Task directions: The answer must consist of each line below that holds the word "trap", copied as it stands.

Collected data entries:
──────────
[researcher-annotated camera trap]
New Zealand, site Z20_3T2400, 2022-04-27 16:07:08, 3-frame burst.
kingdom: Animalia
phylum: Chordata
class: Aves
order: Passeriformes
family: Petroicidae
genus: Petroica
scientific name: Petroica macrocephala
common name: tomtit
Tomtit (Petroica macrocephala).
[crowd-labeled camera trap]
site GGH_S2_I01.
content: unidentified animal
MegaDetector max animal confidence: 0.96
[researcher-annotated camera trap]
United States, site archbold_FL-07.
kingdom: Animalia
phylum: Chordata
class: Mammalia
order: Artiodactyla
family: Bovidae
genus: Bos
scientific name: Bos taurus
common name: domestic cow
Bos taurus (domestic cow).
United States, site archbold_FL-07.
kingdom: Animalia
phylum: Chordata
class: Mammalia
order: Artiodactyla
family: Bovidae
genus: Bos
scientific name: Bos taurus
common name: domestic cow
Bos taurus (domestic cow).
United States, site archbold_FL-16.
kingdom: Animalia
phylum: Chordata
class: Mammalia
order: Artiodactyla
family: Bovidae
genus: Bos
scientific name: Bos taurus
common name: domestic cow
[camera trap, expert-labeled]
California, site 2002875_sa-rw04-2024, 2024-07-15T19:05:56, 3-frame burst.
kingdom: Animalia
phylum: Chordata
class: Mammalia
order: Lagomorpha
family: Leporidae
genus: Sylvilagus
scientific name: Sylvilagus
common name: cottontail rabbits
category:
──────────
The completed task:
[researcher-annotated camera trap]
[crowd-labeled camera trap]
[researcher-annotated camera trap]
[camera trap, expert-labeled]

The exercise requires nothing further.